Совсем рядом она видела внимательные и спокойные его глаза, и нашла в себе силы улыбнуться, но улыбнулась неуверенно; огромное расстоянье пролегало меж ними, и непонятно было, в чём измеряется оно – в годах, километрах, веках… Слишком огромное для того, чтобы можно было не усомниться, что именно он станет отцом её детей когда-нибудь. Достанет ли у него сил и охоты пройти это расстоянье навстречу к ней… Мария усмехнулась. Ведь без этого всё, что случится с ними, будет лишь скорым подобьем того, что могло бы быть. Малым и скомканным, полуразрушенным подобьем – великого.
«Нет», – молчала Мария.
Но думала: «Могло бы быть, могло бы быть…»
Стали слышнее шорохи травы, оживающей в ночной прохладе.
– …А я давно искал такую,
И не больше – и не меньше,
А я давно искал такую… —
пели у низкого костра ребята, сидящие плечом к плечу, и грустно раскачивались в такт песне.
– Я не нравлюсь тебе? – спросил он, отстраняясь.
Мария, вдруг озябнув, сказала единственное, что могла она сказать вопреки очевидному:
– Нет.
Он не поверил ей. И чтобы не продолжать разговора, Мария поднялась и пошла к низкому дымному пламени костра. Он окликнул её, – негромко и не сразу, – и на оклик этот что-то ликующе отозвалось в душе. И, оборвавшись, заболело.
Павел не заговаривал больше в этот вечер, хотя сидел у костра совсем рядом. Но на следующий остановил Марию недалеко от палатки. Он сказал гораздо более неумело, чем всегда:
– Знаешь, а мне понравилось… Ты сказала вчера, что я тебе… не нравлюсь. Мне понравилось, что ты так сказала.
Она посмотрела на него с благодарностью, зная, что он уйдёт после этих слов и не скажет больше ничего сегодня, и тогда расстоянье, пролегающее меж ними, станет, может быть, короче.
– …А всё же, пойдём, погуляем.
Он настаивал на невозможном. Он настаивал – на скором и малом подобье великого. Тогда она ушла, не оборачиваясь.
В пустой палатке пахло гарью – перед сном их окуривали дымящейся полынью от мошкары. И было слышно, как в соседней, большой, намучившийся за день старик Учёный размеренно всхрапывал, словно захлёбывался от блаженства – от неведомого блаженства, набегавшего волнами…
Мария не выходила из брезентовой духоты на песни, и свет костра, и музыку транзистора, льющуюся под звёздами.

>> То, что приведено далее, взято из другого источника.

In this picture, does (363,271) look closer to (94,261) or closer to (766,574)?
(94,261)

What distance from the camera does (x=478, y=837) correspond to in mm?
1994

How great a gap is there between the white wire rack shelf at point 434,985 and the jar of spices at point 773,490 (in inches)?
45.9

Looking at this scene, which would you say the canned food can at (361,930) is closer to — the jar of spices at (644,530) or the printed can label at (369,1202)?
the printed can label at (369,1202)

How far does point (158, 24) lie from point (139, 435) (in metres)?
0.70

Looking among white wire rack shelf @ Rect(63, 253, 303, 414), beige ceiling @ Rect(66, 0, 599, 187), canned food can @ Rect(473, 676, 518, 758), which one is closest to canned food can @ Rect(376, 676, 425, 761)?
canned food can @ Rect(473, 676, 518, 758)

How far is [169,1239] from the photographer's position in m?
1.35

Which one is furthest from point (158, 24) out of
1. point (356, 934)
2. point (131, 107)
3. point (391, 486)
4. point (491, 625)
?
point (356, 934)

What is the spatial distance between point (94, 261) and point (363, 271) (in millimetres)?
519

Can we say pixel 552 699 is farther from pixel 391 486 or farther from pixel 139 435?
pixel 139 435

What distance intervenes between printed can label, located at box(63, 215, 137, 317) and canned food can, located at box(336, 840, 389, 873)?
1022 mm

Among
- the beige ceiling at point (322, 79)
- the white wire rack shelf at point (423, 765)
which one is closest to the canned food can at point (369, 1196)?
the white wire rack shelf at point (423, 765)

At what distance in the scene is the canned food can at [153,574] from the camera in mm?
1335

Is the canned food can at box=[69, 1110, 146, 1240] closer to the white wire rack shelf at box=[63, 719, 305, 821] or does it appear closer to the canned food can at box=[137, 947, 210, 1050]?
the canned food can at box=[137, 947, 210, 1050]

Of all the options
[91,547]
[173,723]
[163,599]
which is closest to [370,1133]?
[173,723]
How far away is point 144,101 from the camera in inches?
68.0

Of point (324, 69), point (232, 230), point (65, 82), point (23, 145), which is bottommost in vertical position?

Стихали шорохи. Ночное глубокое безмолвие охватывало остывшую степь. Поодиночке возвращались с гулянья девушки, шушукались между собой, укладываясь в тесной палаточной тьме. С пугающей Марию откровенностью они рассказывали в подробностях о лёгком своём переменчивом счастье и, забываясь, смеялись расслабленными голосами, а староста хохотала громко и подолгу. Это были отзывчивые, откровенные девушки, не прощающие одного – когда на их откровенность не отвечали откровенностью. И ни Мария, ни они – никто не был виноват в том, что люди разными рождаются на этот свет.
«…Они – другие, – тосковала Мария, слушая городских весёлых девушек. – …У них нет разницы между любовью и блудом… Мне нет места среди них…» И понимала: «А – Павел – он – один – из – них. Он – из – них».
Так думать и жить было больно. «Мне нет места среди них…»
«Я мало люблю их… Это нехорошо. Надо всех любить такими, какие они есть, любить невысокомерно!.. – учила она себя, досадуя и сердясь, и запиналась, словно падала на быстром бегу: – …Баршин».
Ведь был же – Баршин! А это гораздо ниже, гаже, чем то, что у них. Этого никогда не поправить. Хуже… Гаже… Она и Баршин… Никогда!..
Она старательно содрогалась от отвращения к себе. Но где-то глубоко, в самом существе её, слегка теплилось и светилось что-то совсем крохотное, словно бы свечечка, которое не принимало и совсем не понимало этого обращённого к себе «ниже», «гаже». Оно ни на минуту не верило этим её словам про себя, и тогда получалось, что размышления её – лживы.
Но Мария упрямилась: «Надо любить людей. Надо любить – всех!» И беспомощно спрашивала неизвестно кого: «А как? Как – любить?»
И кто-то невидимый – сверчок ли, кузнечик? – звонко трещал в предрассветной тьме палатки, стрекотал, передразнивая: «Как любить?», «Как любить?», «Как любить?».
Потом, сквозь дрёму, ей вспоминалась толстая староста, но не эта, спящая рядом, а та, подозрительно разглядывающая Марию на семинарских занятиях, – разглядывающая, спрашивающая не сразу:
– …Откуда ты это знаешь?
– Что? – не понимала Мария.
– Ты же ничего не учишь. То, что ты сейчас отвечала по хурритам – где ты это раздобыла? У вас что – в вашей деревне, Ленинка была?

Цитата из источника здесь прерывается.